Brano dell'esercizio:
Le finalità

Sono 608 milioni di euro le risorse destinate dal Ministero dello Sviluppo Economico alla digitalizzazione del tessuto produttivo del Paese, che è anche una delle priorità indicate nel PNRR.

È quanto prevede il decreto attuativo del “Piano voucher per le imprese” firmato dal Ministro Giancarlo Giorgetti .

Si tratta di un importante intervento previsto nell’ambito della strategia italiana per la banda ultralarga che, dopo gli incentivi in favore di famiglie e scuole, punta in questa nuova fase a raggiungere le imprese per renderle maggiormente digitali e avanguardiste.

Al fianco dell’azione di erogazione dei voucher, verranno realizzate iniziative di comunicazione in grado di accompagnare le imprese nella conoscenza della misura e degli strumenti tecnologici messi a disposizione per favorire la diffusione della connessione ad alta velocità e la digitalizzazione del sistema produttivo in tutto il territorio nazionale.

I principali step normativi

Un nuovo incentivo per le imprese per servizi di connettività a banda ultralarga da 30 Mbit/s ad 1 Gbit/s (e superiori).

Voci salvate
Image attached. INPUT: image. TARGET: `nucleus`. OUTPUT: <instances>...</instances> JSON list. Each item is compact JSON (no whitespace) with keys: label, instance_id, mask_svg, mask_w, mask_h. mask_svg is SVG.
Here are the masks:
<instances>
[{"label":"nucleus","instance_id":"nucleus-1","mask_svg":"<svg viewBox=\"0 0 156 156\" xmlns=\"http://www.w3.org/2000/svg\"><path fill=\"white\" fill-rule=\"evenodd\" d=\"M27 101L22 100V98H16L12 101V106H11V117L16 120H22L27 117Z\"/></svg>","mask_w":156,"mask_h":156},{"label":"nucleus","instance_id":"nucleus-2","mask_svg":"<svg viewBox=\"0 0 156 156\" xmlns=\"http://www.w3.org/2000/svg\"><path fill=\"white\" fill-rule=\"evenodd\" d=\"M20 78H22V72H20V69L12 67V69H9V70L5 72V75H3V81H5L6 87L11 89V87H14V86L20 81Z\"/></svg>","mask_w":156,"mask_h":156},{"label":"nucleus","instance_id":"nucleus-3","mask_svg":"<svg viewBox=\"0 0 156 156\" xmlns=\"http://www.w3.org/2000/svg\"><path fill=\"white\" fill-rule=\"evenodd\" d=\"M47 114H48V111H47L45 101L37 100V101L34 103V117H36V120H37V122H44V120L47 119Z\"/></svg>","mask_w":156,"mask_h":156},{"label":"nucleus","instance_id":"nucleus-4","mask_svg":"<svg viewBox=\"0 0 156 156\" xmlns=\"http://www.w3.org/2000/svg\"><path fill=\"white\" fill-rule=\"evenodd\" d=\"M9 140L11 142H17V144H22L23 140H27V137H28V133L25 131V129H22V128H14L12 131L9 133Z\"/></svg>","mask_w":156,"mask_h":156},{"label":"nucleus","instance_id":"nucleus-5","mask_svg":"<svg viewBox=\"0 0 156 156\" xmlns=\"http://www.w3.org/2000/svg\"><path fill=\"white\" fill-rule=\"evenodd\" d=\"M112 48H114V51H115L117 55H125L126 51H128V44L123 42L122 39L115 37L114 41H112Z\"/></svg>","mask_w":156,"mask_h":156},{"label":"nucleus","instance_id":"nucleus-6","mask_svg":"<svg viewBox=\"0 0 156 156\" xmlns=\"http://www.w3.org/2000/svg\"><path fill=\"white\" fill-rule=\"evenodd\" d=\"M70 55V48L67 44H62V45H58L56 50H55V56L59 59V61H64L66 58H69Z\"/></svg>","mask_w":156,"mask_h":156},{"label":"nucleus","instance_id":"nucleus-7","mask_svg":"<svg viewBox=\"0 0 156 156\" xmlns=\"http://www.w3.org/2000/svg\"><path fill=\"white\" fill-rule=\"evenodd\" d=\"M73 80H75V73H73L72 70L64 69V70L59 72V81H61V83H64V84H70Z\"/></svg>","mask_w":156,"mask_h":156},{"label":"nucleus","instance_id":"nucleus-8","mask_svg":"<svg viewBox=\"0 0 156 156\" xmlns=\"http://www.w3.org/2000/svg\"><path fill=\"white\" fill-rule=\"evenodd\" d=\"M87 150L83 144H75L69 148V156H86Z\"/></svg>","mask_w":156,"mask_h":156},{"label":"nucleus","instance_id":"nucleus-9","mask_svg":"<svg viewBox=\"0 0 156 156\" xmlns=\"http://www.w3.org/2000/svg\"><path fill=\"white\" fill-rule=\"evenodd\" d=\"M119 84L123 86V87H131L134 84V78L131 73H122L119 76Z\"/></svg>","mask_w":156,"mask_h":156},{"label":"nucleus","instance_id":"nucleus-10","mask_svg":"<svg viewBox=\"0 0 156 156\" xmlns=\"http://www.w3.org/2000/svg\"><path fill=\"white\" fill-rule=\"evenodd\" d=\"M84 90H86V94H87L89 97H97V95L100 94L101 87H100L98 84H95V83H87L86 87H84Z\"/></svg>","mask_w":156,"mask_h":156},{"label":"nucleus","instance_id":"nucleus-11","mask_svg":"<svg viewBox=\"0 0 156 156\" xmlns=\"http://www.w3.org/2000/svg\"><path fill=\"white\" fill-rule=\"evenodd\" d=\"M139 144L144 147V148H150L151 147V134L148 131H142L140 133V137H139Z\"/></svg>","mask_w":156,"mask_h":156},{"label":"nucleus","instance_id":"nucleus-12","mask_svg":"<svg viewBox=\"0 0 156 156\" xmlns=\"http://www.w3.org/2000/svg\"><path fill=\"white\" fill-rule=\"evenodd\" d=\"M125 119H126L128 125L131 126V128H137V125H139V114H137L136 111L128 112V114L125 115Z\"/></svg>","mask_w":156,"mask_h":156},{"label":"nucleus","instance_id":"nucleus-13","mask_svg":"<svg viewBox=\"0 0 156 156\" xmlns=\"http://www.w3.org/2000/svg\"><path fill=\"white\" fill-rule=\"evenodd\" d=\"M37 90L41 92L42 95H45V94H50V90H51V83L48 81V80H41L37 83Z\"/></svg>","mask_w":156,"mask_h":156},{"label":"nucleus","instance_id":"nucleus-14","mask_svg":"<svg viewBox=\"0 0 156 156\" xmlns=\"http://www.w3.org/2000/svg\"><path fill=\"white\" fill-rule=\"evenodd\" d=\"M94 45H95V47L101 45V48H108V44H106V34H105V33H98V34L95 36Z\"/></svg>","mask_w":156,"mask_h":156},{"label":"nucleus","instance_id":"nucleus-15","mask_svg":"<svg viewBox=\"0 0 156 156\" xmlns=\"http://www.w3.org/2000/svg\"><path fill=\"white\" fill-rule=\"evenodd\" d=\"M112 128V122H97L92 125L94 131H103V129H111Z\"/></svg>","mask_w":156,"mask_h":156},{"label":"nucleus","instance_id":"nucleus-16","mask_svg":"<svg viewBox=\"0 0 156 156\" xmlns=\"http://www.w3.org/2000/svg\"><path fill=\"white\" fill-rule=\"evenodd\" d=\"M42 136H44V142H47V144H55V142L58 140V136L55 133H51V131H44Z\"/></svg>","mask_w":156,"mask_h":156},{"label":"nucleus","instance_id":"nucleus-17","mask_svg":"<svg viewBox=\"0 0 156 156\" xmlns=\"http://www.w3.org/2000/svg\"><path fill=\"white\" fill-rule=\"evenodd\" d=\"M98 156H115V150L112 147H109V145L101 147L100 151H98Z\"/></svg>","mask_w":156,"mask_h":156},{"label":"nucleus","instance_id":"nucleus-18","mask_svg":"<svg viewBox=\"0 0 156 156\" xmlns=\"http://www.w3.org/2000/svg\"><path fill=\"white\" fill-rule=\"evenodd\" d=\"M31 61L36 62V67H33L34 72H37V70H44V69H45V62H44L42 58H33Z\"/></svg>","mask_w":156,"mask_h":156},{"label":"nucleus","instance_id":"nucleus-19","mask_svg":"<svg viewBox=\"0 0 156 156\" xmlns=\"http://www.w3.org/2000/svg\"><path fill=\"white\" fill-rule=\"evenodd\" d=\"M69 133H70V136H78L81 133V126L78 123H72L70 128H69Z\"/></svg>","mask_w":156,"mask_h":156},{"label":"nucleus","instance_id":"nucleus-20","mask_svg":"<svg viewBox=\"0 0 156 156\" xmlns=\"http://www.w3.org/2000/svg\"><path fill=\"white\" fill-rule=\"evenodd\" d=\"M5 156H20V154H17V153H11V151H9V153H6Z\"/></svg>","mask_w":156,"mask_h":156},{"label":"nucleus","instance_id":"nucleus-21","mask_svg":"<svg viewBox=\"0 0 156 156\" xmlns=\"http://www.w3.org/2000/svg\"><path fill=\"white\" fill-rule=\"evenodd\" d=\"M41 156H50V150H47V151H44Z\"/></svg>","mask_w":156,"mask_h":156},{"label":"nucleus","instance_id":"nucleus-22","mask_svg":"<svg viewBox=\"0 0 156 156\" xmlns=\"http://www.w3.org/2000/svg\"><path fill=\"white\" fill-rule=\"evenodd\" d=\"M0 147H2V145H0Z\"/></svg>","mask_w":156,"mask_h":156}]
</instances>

Consegne dell'esercizio:
1. Riassumi in due frasi il brano sul Piano voucher per le imprese.
2. Nel brano sul Piano voucher, chi ha firmato il decreto attuativo?
3. Riscrivi la parte del brano sul Piano voucher che va da "Si tratta di" a "il territorio nazionale.", sostituendo "famiglie" con "cittadini". Parti dalle parole che contengono la prima espressione e fermati subito dopo la seconda.
I record non servono per questo esercizio.

Soluzioni:
1. Il Ministero dello Sviluppo Economico destina 608 milioni di euro alla digitalizzazione delle imprese, come prevede il decreto attuativo del "Piano voucher per le imprese" firmato dal Ministro Giancarlo Giorgetti. Oltre a dare i voucher, verranno fatte iniziative di comunicazione per far conoscere alle imprese la misura e gli strumenti per la connessione ad alta velocità.

2. Il Ministro Giancarlo Giorgetti.

3.
Si tratta di un importante intervento previsto nell’ambito della strategia italiana per la banda ultralarga che, dopo gli incentivi in favore di cittadini e scuole, punta in questa nuova fase a raggiungere le imprese per renderle maggiormente digitali e avanguardiste.

Al fianco dell’azione di erogazione dei voucher, verranno realizzate iniziative di comunicazione in grado di accompagnare le imprese nella conoscenza della misura e degli strumenti tecnologici messi a disposizione per favorire la diffusione della connessione ad alta velocità e la digitalizzazione del sistema produttivo in tutto il territorio nazionale.